◆ Document text ◆

┄┄┄┄┄┄┄┄┄┄┄┄┄┄┄┄┄┄┄┄

Skip to content
New issue

Have a question about this project? Sign up for a free GitHub account to open an issue and contact its maintainers and the community.

By clicking “Sign up for GitHub”, you agree to our terms of service and privacy statement. We’ll occasionally send you account related emails.

Already on GitHub? Sign in to your account

Prevent downloader from receiving unsupported gzip encoding #224

Open
wants to merge 1 commit into
base: main
Choose a base branch
from

Conversation

thrimbor
Copy link

I've had downloads in a mooodle course fail due to the server defaulting to gzip for some files, which doesn't seem to be supported my Moodle-DL. This makes the downloader explicitly request "identity" encoding, which fixed the problem for me.

@C0D3D3V
Copy link
Owner

C0D3D3V commented Aug 15, 2024

My guess is that it was not a gzip compression that made the problem. Do you know what kind of file it was?
Gzip should be decompressed without problem (also deflate)
I would randomly guess that the external file was compressed using one of the advanced compression stadards br or more probably zstd (since it is now supported by most browsers).

We would drop support for gzip and zlib using this fix.
I would like more to deactivate decompression in aiohttp and do our own decompression using https://github.com/chimpler/async-stream

I will think about it. I guess your case is currently a very rare case, so we have more time to do this properly.

@thrimbor
Copy link
Author

thrimbor commented Aug 15, 2024

I was using the latest Docker version. The file it wanted to download was a snippet of MATLAB code (text, basically, .m file extension), three lines of comment followed by a function definition.

The file seems to be a part of a quizz that's not visible anymore - I cannot manually download it via the Browser as it isn't listed anywhere, but I can download it with the above changes. Ignore that, I was looking at the wrong course.

I tried to inspect the requests that get sent via Burp Suite, but for some reason I can't get the request for that file to show up, all I'm seeing is the course listing requests (I tried setting HTTP_PROXY/HTTPS_PROXY in the Docker container as well as modifying all .request() calls in task.py with a proxy parameter as specified in https://docs.aiohttp.org/en/stable/client_reference.html#aiohttp.ClientSession.request).

┄┄┄┄┄┄┄┄┄┄┄┄┄┄┄┄┄┄┄┄

◆ Recorded information ◆

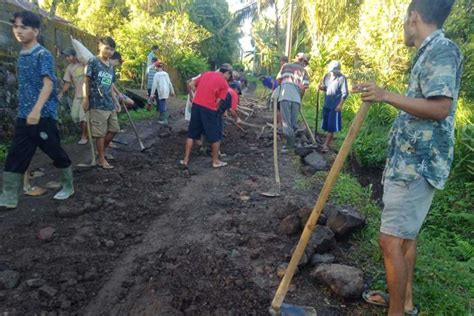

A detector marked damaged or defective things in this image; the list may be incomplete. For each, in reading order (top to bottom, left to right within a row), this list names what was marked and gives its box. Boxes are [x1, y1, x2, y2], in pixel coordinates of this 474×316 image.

damaged road surface [1, 97, 376, 314]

┄┄┄┄┄┄┄┄┄┄┄┄┄┄┄┄┄┄┄┄

◆ To-do list ◆
a) Write out the stretch from "The file seems" through "the wrong course." in the gzip encoding pull request thread, word for word.
b) Extend the gzip encoding pull request thread past its final sentence with a few more lines of discussion.

◆ Answers per task ◆
a)
The file seems to be a part of a quizz that's not visible anymore - I cannot manually download it via the Browser as it isn't listed anywhere, but I can download it with the above changes. Ignore that, I was looking at the wrong course.

b)
This is the complete error message from verbose mode:

2024-08-15 21:56:00  DEBUG  {task}  [0] Download error occurred: <urlopen error [0] Download incomplete: Got only 117.00B out of 126.00B bytes>
2024-08-15 21:56:01  DEBUG  {task}  [0] Start downloading (Try 2 of 3)
2024-08-15 21:56:01  DEBUG  {task}  [0] Download error occurred: 400, message:
  Can not decode content-encoding: gzip
2024-08-15 21:56:02  INFO  {download_service}  Total: 100% 117.00B / 117.00B | Done:     0 / 1     | Speed: 58.47B/s  
2024-08-15 21:56:02  DEBUG  {task}  [0] Start downloading (Try 3 of 3)
2024-08-15 21:56:02  ERROR  {task}  [0] ClientPayloadError('400, message:\n  Can not decode content-encoding: gzip')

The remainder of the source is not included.